After months of wrangling, Republicans and Democrats agreed to the package last weekend, with the support of the White House. Trump, who hands over power to Democratic President-elect Joe Biden on Jan. 20, did not object to terms of the deal before Congress voted it through on Monday night.
But since then he has complained that the bill gives too much money to special interests, cultural projects and foreign aid, while its one-time $600 stimulus checks to millions of struggling Americans were too small. He has demanded that be raised to $2,000.

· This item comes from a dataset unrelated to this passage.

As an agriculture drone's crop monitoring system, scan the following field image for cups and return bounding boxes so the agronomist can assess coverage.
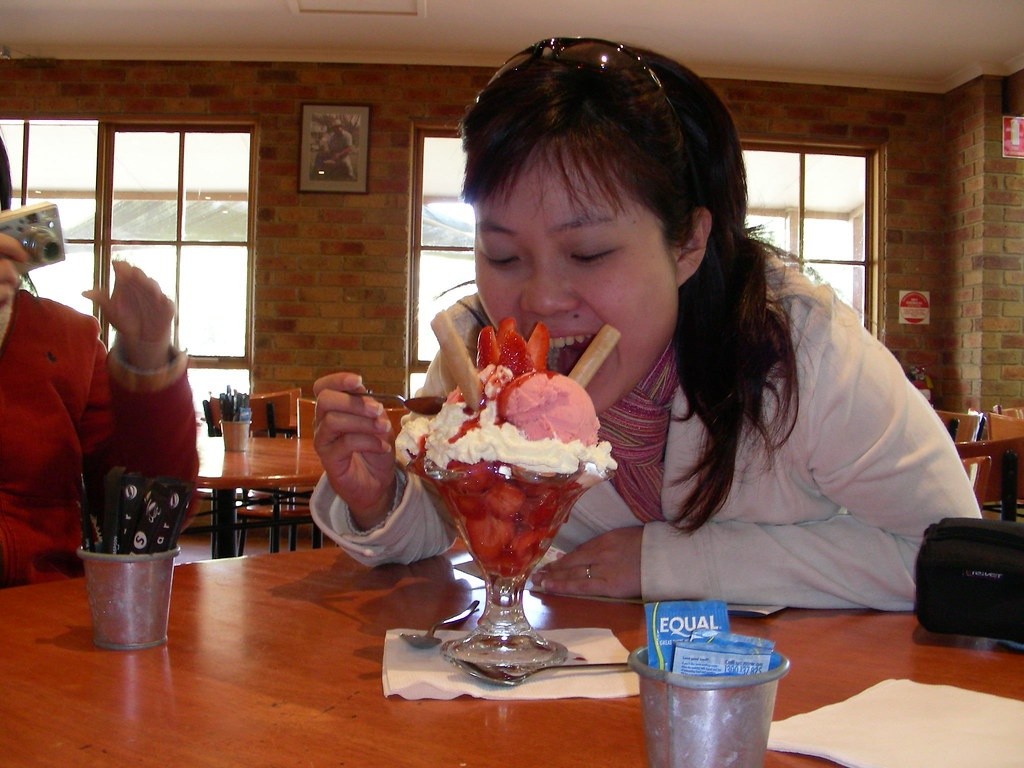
[218,420,252,451]
[76,541,181,650]
[628,646,791,768]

"Why would politicians not want to give people $2,000, rather than only $600?...Give our people the money!" the billionaire president tweeted on Christmas Day, much of which he spent golfing at his Mar-a-Lago resort in Palm Beach, Florida.
Many economists agree the bill's aid is too low but say the immediate support is still welcome and necessary.
A source familiar with the situation said Trump's objection to the bill caught many White House officials by surprise. While the outgoing president's strategy for the bill remains unclear, he has not vetoed it and could still sign it in coming days.
On Saturday, he was scheduled to remain in Mar-a-Lago, where the bill has been sent and awaits his decision. Biden, whose Nov. 3 electoral victory Trump refuses to acknowledge, is spending the holiday in his home state of Delaware and had no public events scheduled for Saturday.